Remember—this isn’t referring to Democrat or Republican but Roman authority, which worshipped idols and had lots of horrible policies, including persecution of Christians. So what does this say to us? It says choose who you follow first—God’s Kingdom or the kingdom of politics (whichever party). God’s Kingdom, his will and ways, are more important all other parties, rule, and ways.

How should we treat someone with whom we disagree?

Jesus said that loving God is the first and most important commandment. Here’s the problem with this: almost everyone would say they love God. The problem is there’s lots of wiggle room with what that means, but Jesus didn’t give any wiggle room. Look what he said after Love God:

This is the first and greatest commandment. 39 And the second is like it: ‘Love your neighbor as yourself.’ 40 All the Law and the Prophets hang on these two commandments.” Matthew 22:38-40

Jesus says “Loving God” is like “loving people.” Jesus uses this greek word “Homoia” many times—always to try to help people see what Heaven is like. In other words, Jesus is saying “You can’t see Heaven, but it’s like this: if you understand this, you’ll have an idea of that. Everyone can say they love God actually looks like “loving your neighbor as yourself.

Jesus said, “You are the light of the world.” Matthew 5:14

Jesus’ plan to change the world is not for His Kingdom to come through politics, force, or power, but as His followers learn to daily say “Not my Kingdom come or my party’s will done, but Your Kingdom come, as your will is done, on earth (through me) as it is in Heaven.”

As we bring the Light of His love, care, and concern to our neighbors, and learn to Love God BY loving and caring about those we live around just as much as we care about ourselves—that’s how we live under His Kingdom, and that’s How he changes the world.

People matter more than politics.

When politics come up with a neighbor, or someone at Gateway, and it differs from your view, ask a question:

How did you come to that view?

This let’s the person explain the deeper story behind their views, and you’re valuing the person more than political views by wanting to know about them. This expresses humility.

Then ask another question: “What’s most important to you?” Now instead of political fighting, you’re getting to know the heart and soul of your neighbor. That’s loving. So let’s do that for one another—here at Gateway, and to our neighbors.
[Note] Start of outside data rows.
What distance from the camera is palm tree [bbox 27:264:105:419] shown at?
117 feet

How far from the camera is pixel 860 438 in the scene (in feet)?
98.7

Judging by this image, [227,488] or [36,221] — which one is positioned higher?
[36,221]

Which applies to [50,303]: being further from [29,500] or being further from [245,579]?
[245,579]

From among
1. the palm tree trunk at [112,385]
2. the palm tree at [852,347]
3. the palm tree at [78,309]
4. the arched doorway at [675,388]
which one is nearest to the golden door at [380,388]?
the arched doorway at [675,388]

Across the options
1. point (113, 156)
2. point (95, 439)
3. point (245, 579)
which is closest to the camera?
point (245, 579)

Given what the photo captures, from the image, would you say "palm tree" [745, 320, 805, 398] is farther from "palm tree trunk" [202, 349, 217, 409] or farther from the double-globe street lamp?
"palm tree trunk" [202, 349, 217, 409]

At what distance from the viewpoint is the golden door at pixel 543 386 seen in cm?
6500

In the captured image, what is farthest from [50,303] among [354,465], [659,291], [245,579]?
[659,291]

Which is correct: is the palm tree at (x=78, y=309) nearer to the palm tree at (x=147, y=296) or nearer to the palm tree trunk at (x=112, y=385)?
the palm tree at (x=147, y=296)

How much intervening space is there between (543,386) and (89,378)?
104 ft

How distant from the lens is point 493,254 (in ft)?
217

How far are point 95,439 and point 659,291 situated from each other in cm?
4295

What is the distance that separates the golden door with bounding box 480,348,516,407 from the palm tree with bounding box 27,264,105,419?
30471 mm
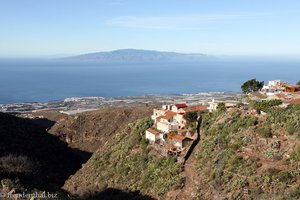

We can debate ideas respectfully which is important and good, but we should listen more than we talk. In addition, we should never gossip, slander, or belittle. When conversations start that turn to gossip and bad-mouthing candidates.

Do not let any unwholesome talk come out of your mouths, but only what is helpful for building others up according to their needs, that it may benefit those who listen.  And do not grieve the Holy Spirit of God. Ephesians 4:29-30

God is always doing what’s best for people. People don’t. And God’s Kingdom is teaching us to love our neighbor more than we love our political views.